Washington, DC - Senate Foreign Relations Committee Chairman John Kerry (D-MA) today released a staff report examining the evolving security framework in the Persian Gulf. The report, “The Gulf Security Architecture: Partnership with the Gulf Cooperation Council,” identifies challenges and opportunities associated with promoting U.S. interests and a stable security environment in the Gulf region. Home to more than half of the world’s oil reserves and over a third of its natural gas, the stability of the Gulf is critical to the global economy...

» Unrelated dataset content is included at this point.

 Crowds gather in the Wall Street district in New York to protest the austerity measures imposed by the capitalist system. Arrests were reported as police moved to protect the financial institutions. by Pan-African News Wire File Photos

The United States should preserve the model of “lily pad” bases throughout the Gulf, which permits the rapid escalation of military force in case of emergency. The Obama Administration has adopted this architecture by retaining only essential personnel in the region while ensuring access to critical hubs such as Camp Arifjan, Al Udeid, Al Dhafra, Jebel Ali, and Naval Support Activity Bahrain. An agile footprint enables the United States to quickly deploy its superior conventional force should conflict arise, without maintaining a costly and unsustainable presence. Sustaining physical infrastructure and enabling functions such as intelligence, surveillance, and logistics, while keeping certain war reserve materiel forward positioned, is more important than deploying large numbers of U.S. forces...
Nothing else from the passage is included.